Apa sih autoimun itu
Banyak orang yang masih awam dengan istilah autoimun. Dokter Spesialis Penyakit Dalam Konsultan Alergi dan Imunologi Klinik Mayapada Hospital sekaligus Guru Besar Fakultas Kedokteran Universitas Indonesia (UI) Prof Dr dr Iris Rengganis Sp PD-KAI, FINASIM, mengatakan, autoimun adalah kondisi ketika sistem kekebalan tubuh yang seharusnya berfungsi menyerang dan mengeliminasi kuman justru menyerang sel-sel tubuhnya sendiri.
Serangan sel imun tersebut dapat menimbulkan gejala sistemik yang mencakup berbagai macam organ.

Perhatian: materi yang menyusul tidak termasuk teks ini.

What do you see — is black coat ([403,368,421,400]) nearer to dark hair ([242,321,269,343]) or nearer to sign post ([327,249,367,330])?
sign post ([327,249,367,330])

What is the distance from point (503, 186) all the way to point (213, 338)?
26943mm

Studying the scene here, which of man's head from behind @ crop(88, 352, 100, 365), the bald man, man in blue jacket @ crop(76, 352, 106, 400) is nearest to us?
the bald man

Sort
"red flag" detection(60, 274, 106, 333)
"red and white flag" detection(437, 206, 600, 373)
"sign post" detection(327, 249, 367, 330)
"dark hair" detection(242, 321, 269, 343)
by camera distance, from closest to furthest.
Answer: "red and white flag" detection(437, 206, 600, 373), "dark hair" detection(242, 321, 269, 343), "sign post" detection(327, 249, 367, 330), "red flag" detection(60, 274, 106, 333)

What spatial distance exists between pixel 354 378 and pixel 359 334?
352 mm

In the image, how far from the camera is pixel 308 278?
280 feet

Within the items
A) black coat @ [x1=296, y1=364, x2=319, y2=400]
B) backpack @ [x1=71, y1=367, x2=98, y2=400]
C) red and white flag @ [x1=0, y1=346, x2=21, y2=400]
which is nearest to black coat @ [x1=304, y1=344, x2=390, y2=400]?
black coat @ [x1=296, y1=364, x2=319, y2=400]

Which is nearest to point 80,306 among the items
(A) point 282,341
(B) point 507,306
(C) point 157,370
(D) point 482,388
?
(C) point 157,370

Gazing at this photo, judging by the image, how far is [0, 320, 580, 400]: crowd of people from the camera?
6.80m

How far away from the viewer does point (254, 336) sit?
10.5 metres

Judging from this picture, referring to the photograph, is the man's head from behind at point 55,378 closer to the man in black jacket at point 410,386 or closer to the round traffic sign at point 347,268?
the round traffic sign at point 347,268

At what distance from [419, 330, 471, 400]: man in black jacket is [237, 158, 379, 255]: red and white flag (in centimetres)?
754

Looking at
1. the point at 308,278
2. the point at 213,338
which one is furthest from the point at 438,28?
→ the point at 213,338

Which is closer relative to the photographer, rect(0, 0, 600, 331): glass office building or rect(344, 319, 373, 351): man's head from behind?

Menurut Profesor Iris, penyebab penyakit autoimun belum diketahui pasti sampai saat ini. Namun, faktor individu dan lingkungan disinyalir menjadi pemicu penyakit tersebut. Faktor individu yang dimaksud adalah kerentanan genetik yang diturunkan dari generasi ke generasi. “Sementara itu, faktor lingkungan bisa berupa pola makan yang tidak sehat, stres psikologis, sampai intensitas bekerja yang berlebihan. Hal ini dapat menyebabkan munculnya penyakit autoimun pada individu yang rentan,” kata Prof Iris dalam keterangan tertulis yang diterima Kompas.com, Senin (23/8/2021).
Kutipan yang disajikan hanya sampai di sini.